I agree with Charbel-Raphaël that the push for mechanistic interpretability is in effect promoting the notion that there must be possibilities available here to control potentially very dangerous AIs to stay safe in deployment. It is much easier to spread the perception of safety, than to actually make such systems safe.
That, while there is no sound theoretical basis for claiming that scaling mechanistic interpretability could form the basis of such a control method. Nor for that any control method could keep “AGI” safe.
Rather, mechint is fundamentally limited in the extent it could be used to safely control AGI.
See posts:
The limited upside of interpretability by Peter S. Park
Why mechanistic interpretability does not and cannot contribute to long-term AGI safety by me
Besides theoretical limits, there are plenty of practical arguments (as listed in Charbel-Raphaël’s post) for why scaling the utilisation of mechint would be net harmful.
So no rigorous basis for that the use of mechint would “open up possibilities” to long-term safety.
And plenty of possibilities for corporate marketers – to chime in on mechint’s hypothetical big breakthroughs.
In practice, we may help AI labs again – accidentally – to safety-wash their AI products.
It does seem like a large proportion of disagreements in this space can be explained by how hard people think alignment will be.
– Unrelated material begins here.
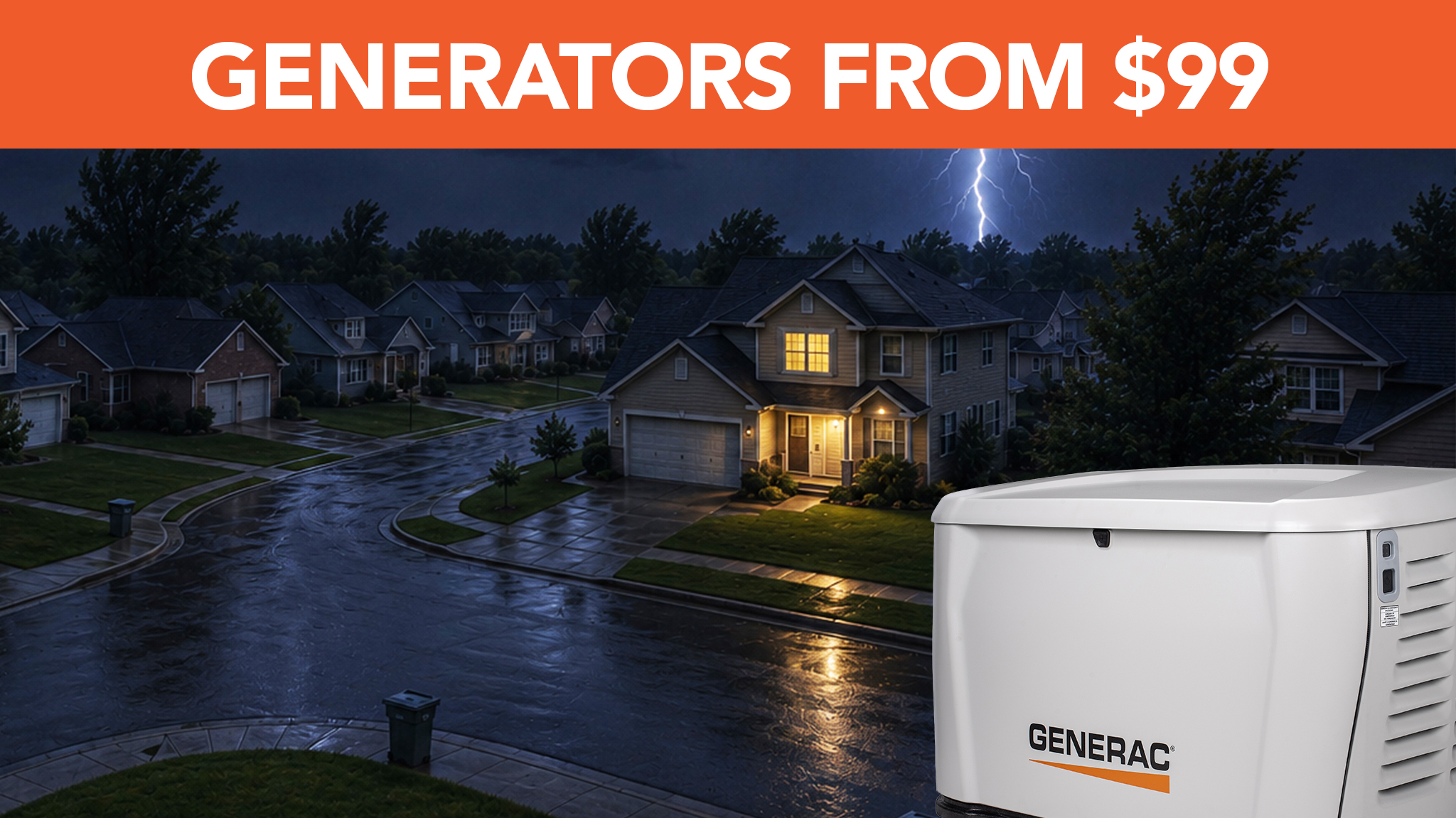 Coupon: Generators from $99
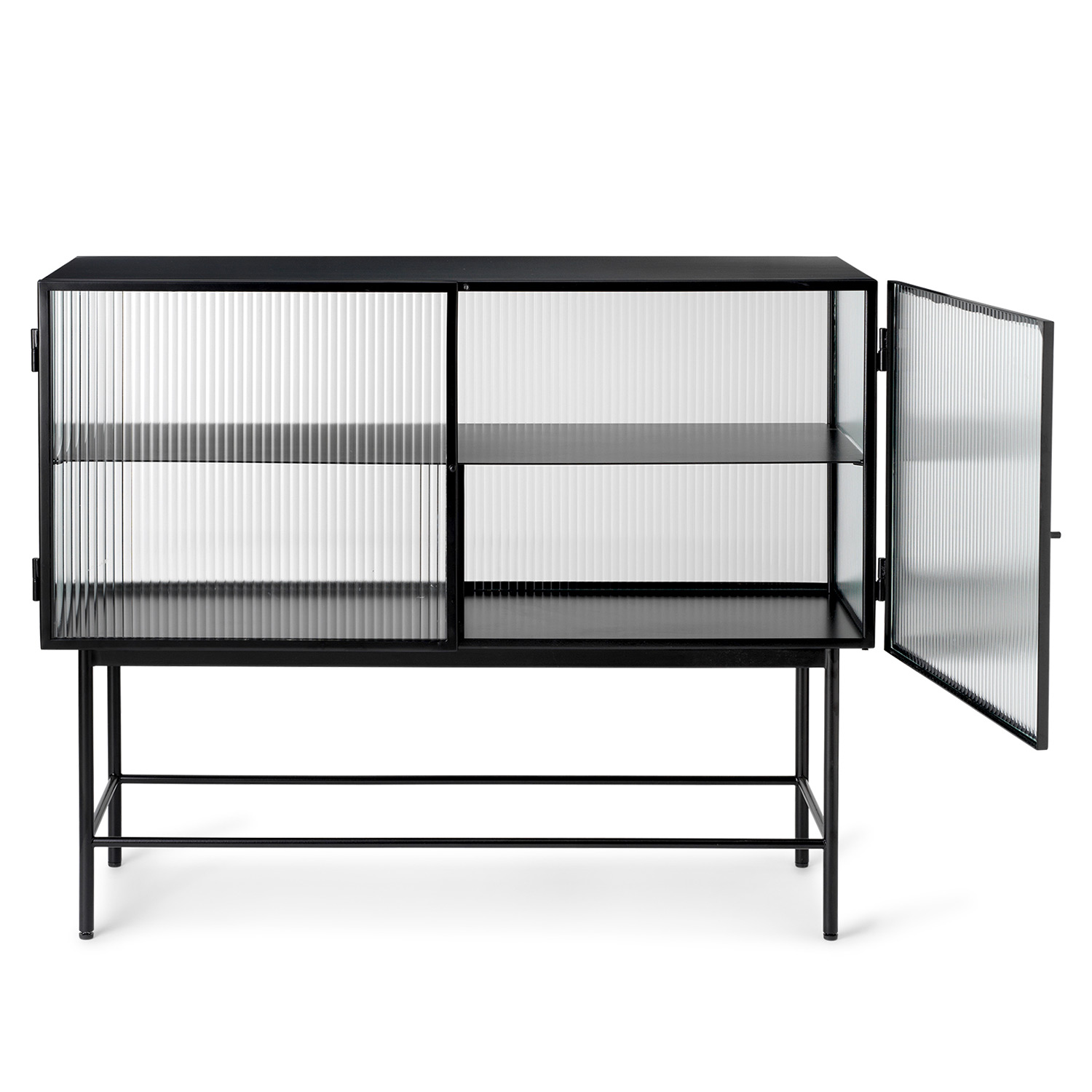 ferm living haze sideboard schwarz offen 83537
It seems like your view is actually more pessimistic about the difficulty of alignment than Eliezer’s, because he at least thinks it’s possible for mechinterp to help in principle.
I think that being confident in this level of pessimism is wildly miscalibrated, and such a big disagreement that it’s probably not worth discussing much further. Though I reply indirectly to your point here.
I personally think pessimistic vs. optimistic misframes it, because it frames a question about the world in terms of personal predispositions.
I would like to see reasoning.
Your reasoning in the comment thread you linked to is: “history is full of cases where people dramatically underestimated the growth of scientific knowledge, and its ability to solve big problems”
That’s a broad reference-class analogy to use. I think it holds little to no weight as to whether there would be sufficient progress on the specific problem of “AGI” staying safe over the long-term.
I wrote why that specifically would not be a solvable problem.